***** Exercise input *****

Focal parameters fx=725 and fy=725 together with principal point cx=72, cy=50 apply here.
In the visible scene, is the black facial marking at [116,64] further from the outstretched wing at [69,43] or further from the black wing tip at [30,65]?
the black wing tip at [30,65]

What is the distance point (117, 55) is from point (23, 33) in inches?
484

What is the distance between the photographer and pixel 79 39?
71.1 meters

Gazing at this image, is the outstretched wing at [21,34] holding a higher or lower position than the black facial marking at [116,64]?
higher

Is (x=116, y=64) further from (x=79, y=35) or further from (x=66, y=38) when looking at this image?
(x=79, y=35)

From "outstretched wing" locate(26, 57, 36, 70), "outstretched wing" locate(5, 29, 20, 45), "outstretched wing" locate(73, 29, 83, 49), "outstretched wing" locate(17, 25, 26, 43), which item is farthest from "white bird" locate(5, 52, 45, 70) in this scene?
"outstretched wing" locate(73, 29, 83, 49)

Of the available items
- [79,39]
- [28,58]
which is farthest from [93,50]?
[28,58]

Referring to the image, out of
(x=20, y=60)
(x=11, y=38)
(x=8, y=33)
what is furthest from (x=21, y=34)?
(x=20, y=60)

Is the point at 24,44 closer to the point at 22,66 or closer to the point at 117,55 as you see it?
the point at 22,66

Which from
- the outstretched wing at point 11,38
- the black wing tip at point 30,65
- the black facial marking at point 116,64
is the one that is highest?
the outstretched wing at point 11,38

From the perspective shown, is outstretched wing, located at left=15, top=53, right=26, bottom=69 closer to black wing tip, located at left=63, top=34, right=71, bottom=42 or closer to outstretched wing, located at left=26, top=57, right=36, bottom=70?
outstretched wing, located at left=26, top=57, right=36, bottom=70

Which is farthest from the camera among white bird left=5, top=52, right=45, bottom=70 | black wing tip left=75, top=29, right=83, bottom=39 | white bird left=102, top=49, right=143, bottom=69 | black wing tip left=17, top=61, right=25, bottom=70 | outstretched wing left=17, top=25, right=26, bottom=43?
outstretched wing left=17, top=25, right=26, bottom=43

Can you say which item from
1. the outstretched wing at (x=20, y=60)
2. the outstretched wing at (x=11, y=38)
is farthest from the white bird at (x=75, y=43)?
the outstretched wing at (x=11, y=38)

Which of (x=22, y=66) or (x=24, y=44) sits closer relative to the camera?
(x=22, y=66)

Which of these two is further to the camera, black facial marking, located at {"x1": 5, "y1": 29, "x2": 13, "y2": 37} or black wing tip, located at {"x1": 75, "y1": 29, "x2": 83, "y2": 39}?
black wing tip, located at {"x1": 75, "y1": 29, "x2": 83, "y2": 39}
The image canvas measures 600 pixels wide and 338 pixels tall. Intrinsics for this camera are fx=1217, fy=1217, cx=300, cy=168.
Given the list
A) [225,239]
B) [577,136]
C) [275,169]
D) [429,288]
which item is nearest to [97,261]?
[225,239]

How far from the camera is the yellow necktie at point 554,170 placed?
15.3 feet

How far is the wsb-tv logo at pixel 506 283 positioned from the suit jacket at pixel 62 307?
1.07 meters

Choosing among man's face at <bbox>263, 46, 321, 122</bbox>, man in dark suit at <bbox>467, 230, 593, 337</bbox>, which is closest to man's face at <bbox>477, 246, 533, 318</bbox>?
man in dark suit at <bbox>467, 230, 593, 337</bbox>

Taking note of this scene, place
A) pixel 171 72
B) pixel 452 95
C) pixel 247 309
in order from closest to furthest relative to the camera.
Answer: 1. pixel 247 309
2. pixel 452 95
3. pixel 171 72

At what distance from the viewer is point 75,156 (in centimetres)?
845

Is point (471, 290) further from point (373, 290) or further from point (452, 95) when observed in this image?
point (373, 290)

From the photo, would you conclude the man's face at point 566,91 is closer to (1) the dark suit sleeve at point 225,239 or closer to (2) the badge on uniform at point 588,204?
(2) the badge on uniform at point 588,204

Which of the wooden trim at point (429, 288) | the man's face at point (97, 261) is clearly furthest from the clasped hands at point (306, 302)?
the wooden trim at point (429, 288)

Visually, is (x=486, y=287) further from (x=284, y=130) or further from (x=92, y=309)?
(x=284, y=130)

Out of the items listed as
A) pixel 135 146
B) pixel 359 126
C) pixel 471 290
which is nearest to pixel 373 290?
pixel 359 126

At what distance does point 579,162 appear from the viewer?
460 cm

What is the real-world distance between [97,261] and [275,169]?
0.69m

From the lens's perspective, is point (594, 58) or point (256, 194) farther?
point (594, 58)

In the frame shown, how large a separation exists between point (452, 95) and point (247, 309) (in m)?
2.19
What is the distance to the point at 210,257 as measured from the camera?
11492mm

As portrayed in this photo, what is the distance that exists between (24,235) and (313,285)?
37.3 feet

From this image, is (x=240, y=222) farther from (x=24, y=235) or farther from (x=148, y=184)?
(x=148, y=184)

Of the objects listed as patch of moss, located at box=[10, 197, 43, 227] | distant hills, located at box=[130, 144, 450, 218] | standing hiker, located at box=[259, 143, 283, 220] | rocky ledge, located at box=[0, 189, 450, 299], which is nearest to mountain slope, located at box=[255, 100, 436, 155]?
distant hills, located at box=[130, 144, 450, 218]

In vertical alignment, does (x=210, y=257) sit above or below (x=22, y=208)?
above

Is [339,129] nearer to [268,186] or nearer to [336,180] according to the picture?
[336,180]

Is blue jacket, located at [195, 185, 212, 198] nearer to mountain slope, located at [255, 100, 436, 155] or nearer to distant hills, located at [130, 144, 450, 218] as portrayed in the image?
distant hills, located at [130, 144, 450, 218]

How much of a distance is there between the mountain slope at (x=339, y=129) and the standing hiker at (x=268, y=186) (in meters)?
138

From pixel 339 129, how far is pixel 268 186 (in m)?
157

*****

### [Request]
Give the entries once more, exactly as they appear.

### [Answer to the task]
Focal parameters fx=725 and fy=725 together with principal point cx=72, cy=50 apply here.
In the visible scene, is the black facial marking at [116,64] further from the outstretched wing at [69,43] or further from the black wing tip at [30,65]?
the black wing tip at [30,65]

What is the distance point (117, 55) is from point (23, 33) in inches?
484

What is the distance between the photographer and pixel 79 39?
71.1 meters

Gazing at this image, is the outstretched wing at [21,34] holding a higher or lower position than the black facial marking at [116,64]?
higher

Is (x=116, y=64) further from (x=79, y=35) or further from (x=66, y=38) when looking at this image?
(x=79, y=35)

From "outstretched wing" locate(26, 57, 36, 70), "outstretched wing" locate(5, 29, 20, 45), "outstretched wing" locate(73, 29, 83, 49), "outstretched wing" locate(17, 25, 26, 43), which item is farthest from "white bird" locate(5, 52, 45, 70) in this scene?
"outstretched wing" locate(73, 29, 83, 49)

Of the available items
- [79,39]
- [28,58]
which is farthest from [93,50]?
[28,58]

Referring to the image, out of
(x=20, y=60)
(x=11, y=38)
(x=8, y=33)
what is furthest from (x=21, y=34)?
(x=20, y=60)

Is the point at 24,44 closer to the point at 22,66 or closer to the point at 117,55 as you see it?
the point at 22,66

Which from
- the outstretched wing at point 11,38
- the black wing tip at point 30,65
- the black facial marking at point 116,64
is the one that is highest?
the outstretched wing at point 11,38

From the perspective shown, is outstretched wing, located at left=15, top=53, right=26, bottom=69 closer to black wing tip, located at left=63, top=34, right=71, bottom=42 or closer to outstretched wing, located at left=26, top=57, right=36, bottom=70?
outstretched wing, located at left=26, top=57, right=36, bottom=70

Which is farthest from the camera among white bird left=5, top=52, right=45, bottom=70 | black wing tip left=75, top=29, right=83, bottom=39 | white bird left=102, top=49, right=143, bottom=69 | black wing tip left=17, top=61, right=25, bottom=70 | outstretched wing left=17, top=25, right=26, bottom=43?
outstretched wing left=17, top=25, right=26, bottom=43

Can you say which item from
1. the outstretched wing at (x=20, y=60)
2. the outstretched wing at (x=11, y=38)
is farthest from the white bird at (x=75, y=43)?
the outstretched wing at (x=11, y=38)

Which of (x=22, y=66) or (x=24, y=44) sits closer relative to the camera?
(x=22, y=66)

Which of these two is further to the camera, black facial marking, located at {"x1": 5, "y1": 29, "x2": 13, "y2": 37} or black wing tip, located at {"x1": 75, "y1": 29, "x2": 83, "y2": 39}?
black wing tip, located at {"x1": 75, "y1": 29, "x2": 83, "y2": 39}
The image canvas measures 600 pixels wide and 338 pixels tall. Intrinsics for this camera are fx=1217, fy=1217, cx=300, cy=168.
Given the list
A) [225,239]
B) [577,136]
C) [275,169]
D) [429,288]
which item is nearest to [97,261]?
[225,239]

How far from the camera is the yellow necktie at point 554,170 placed?
15.3 feet

How far is the wsb-tv logo at pixel 506 283 positioned from the suit jacket at pixel 62 307?
1.07 meters

Choosing among man's face at <bbox>263, 46, 321, 122</bbox>, man in dark suit at <bbox>467, 230, 593, 337</bbox>, which is closest to man's face at <bbox>477, 246, 533, 318</bbox>?
man in dark suit at <bbox>467, 230, 593, 337</bbox>

Taking note of this scene, place
A) pixel 171 72
B) pixel 452 95
C) pixel 247 309
in order from closest to furthest relative to the camera.
Answer: 1. pixel 247 309
2. pixel 452 95
3. pixel 171 72

At what distance from the viewer is point 75,156 (in centimetres)?
845

Is point (471, 290) further from point (373, 290) or further from point (452, 95) when observed in this image?
point (373, 290)

From the photo, would you conclude the man's face at point 566,91 is closer to (1) the dark suit sleeve at point 225,239 or closer to (2) the badge on uniform at point 588,204?
(2) the badge on uniform at point 588,204

Which of the wooden trim at point (429, 288) | the man's face at point (97, 261) is clearly furthest from the clasped hands at point (306, 302)?
the wooden trim at point (429, 288)

Visually, is (x=486, y=287) further from (x=284, y=130) or further from (x=92, y=309)?
(x=284, y=130)

Out of the items listed as
A) pixel 135 146
B) pixel 359 126
C) pixel 471 290
which is nearest to pixel 373 290?
pixel 359 126

At what distance does point 579,162 appear from the viewer?
460 cm

What is the real-world distance between [97,261] and [275,169]?
0.69m

From the lens's perspective, is point (594, 58) or point (256, 194) farther?
point (594, 58)

In the frame shown, how large a separation exists between point (452, 95) and point (247, 309) (in m)?
2.19
What is the distance to the point at 210,257 as measured from the camera?
11492mm

As portrayed in this photo, what is the distance that exists between (24,235) and (313,285)?
37.3 feet

From this image, is (x=240, y=222) farther from (x=24, y=235) or farther from (x=148, y=184)?
(x=148, y=184)

Of the objects listed as patch of moss, located at box=[10, 197, 43, 227] | distant hills, located at box=[130, 144, 450, 218] | standing hiker, located at box=[259, 143, 283, 220] | rocky ledge, located at box=[0, 189, 450, 299], which is nearest to mountain slope, located at box=[255, 100, 436, 155]?
distant hills, located at box=[130, 144, 450, 218]

In vertical alignment, does (x=210, y=257) sit above or below (x=22, y=208)?
above

Is [339,129] nearer to [268,186] or nearer to [336,180] according to the picture?
[336,180]

Is blue jacket, located at [195, 185, 212, 198] nearer to mountain slope, located at [255, 100, 436, 155] or nearer to distant hills, located at [130, 144, 450, 218] as portrayed in the image?
distant hills, located at [130, 144, 450, 218]

How much of a distance is there between the mountain slope at (x=339, y=129) and the standing hiker at (x=268, y=186) (in meters)?
138

From pixel 339 129, how far is pixel 268 186 (in m)?
157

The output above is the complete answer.